Parts of the exercise:
- a) How many classifiers does the license plate passage say are trained for license plate recognition?
- b) Quote the license plate passage starting with "When characters have" and going on through "train 36 classifiers.".

Reading passage:
The detection process is as follows. We scan the entire image with an overlapping detection window of n×n pixels. In each position of the window, we make the assumption that there is text inside the window. The image is binarized to obtain a pixel-true segmentation of the character(s) inside the window. Although many binarization techniques are available, we have selected Otzu's method [13] for its high performance. Connected components are extracted from this binary image and when they do not touch the detection window borders and have significant height, their bounding boxes are supplied to the recognition module. Because different international plates have different character sizes, we scan the image at multiple resolutions and merge the associated detections.

2) Text character recognition

When characters have been detected separately, each character is processed by the recognition module. In order to recognize a character, we create a shape description of the binarized character and apply a classifier for each character in the alphabet. Although we use the same shape descriptor as employed for the car detection, we do not need to apply the sliding window detection and apply classification. The class of the character is assigned to the classifier that has the highest score. In the general case of unconstrained text detection with a Roman alphabet, there are 62 classifiers in total: 10 digits, 26 lower-case characters and 26 upper-case characters. For the application of LPR, we are only interested in digits and upper-case characters and train 36 classifiers.

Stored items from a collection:

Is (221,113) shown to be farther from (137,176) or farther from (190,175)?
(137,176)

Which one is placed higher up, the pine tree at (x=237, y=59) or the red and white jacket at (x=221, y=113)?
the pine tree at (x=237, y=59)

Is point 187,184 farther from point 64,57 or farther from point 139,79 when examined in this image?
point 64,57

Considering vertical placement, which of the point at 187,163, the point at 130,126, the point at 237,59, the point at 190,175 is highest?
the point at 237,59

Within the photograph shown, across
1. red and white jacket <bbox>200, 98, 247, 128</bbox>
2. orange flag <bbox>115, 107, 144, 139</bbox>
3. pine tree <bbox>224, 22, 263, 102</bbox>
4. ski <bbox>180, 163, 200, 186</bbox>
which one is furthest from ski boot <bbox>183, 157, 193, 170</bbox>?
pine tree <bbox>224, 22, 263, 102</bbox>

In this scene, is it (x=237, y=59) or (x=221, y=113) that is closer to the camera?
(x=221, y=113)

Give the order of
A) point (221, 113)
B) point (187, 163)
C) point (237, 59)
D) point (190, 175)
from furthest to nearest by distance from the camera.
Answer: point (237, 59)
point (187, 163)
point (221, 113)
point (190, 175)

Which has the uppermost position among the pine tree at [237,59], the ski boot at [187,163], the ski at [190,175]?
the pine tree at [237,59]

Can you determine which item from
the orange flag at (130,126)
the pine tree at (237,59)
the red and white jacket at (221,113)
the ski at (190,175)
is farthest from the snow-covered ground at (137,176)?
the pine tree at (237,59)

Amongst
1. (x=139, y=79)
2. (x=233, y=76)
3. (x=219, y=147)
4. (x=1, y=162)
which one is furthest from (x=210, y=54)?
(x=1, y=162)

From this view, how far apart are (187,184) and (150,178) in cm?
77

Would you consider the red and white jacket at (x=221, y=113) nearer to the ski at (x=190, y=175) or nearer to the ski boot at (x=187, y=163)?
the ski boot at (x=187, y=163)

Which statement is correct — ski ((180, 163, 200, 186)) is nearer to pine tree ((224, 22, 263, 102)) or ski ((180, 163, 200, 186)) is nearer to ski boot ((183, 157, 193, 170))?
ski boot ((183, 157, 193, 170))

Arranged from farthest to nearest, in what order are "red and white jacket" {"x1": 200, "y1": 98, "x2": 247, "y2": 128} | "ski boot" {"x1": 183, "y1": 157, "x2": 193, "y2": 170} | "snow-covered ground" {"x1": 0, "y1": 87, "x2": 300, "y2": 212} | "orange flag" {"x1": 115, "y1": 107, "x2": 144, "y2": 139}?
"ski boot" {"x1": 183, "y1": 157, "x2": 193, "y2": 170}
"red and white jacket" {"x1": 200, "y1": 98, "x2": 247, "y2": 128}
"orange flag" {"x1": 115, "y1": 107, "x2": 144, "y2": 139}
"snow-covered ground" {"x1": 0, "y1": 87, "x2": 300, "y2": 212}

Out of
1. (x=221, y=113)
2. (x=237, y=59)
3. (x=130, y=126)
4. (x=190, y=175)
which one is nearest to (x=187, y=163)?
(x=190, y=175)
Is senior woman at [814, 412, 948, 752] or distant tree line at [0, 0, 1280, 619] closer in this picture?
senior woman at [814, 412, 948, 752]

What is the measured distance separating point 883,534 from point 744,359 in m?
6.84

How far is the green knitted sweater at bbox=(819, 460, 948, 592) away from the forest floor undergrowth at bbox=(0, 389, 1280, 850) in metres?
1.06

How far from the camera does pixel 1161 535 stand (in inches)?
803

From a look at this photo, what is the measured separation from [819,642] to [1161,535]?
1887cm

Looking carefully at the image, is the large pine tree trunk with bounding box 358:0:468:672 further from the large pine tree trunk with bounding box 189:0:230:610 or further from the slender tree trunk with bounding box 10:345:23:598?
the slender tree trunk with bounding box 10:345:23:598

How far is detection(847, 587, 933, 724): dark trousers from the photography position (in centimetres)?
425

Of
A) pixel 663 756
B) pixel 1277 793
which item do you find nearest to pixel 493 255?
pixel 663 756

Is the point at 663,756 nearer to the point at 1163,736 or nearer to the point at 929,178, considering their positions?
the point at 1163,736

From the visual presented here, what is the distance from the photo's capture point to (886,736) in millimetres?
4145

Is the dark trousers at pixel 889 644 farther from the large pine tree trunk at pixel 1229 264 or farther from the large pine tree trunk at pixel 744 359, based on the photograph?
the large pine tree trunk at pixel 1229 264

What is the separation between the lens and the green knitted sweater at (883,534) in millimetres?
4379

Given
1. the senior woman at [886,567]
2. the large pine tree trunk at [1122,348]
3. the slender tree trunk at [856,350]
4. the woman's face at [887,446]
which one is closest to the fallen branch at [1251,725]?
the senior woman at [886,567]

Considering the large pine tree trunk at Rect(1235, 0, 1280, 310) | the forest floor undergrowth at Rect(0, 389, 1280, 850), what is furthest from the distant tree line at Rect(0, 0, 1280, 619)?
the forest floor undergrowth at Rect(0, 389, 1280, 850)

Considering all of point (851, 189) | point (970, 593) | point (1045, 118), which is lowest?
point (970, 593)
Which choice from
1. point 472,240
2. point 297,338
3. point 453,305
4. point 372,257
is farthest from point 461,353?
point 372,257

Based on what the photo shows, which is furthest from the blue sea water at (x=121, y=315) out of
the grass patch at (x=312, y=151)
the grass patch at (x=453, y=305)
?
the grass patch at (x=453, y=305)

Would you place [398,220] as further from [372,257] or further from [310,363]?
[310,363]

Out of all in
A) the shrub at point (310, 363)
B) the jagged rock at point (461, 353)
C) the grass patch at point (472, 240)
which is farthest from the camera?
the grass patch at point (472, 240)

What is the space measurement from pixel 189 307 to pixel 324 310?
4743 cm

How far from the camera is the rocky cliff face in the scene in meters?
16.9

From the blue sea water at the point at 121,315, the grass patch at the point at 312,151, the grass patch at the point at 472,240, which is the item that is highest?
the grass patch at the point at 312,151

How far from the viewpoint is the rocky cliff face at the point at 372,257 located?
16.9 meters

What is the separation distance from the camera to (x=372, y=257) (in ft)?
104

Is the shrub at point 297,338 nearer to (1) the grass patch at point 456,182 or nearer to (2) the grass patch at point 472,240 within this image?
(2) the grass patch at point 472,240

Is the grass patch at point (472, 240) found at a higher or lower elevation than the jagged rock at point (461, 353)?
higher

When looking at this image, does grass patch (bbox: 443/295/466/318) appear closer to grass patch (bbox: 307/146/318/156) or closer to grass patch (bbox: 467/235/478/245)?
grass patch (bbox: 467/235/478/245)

Final answers:
- a) 36

- b)
When characters have been detected separately, each character is processed by the recognition module. In order to recognize a character, we create a shape description of the binarized character and apply a classifier for each character in the alphabet. Although we use the same shape descriptor as employed for the car detection, we do not need to apply the sliding window detection and apply classification. The class of the character is assigned to the classifier that has the highest score. In the general case of unconstrained text detection with a Roman alphabet, there are 62 classifiers in total: 10 digits, 26 lower-case characters and 26 upper-case characters. For the application of LPR, we are only interested in digits and upper-case characters and train 36 classifiers.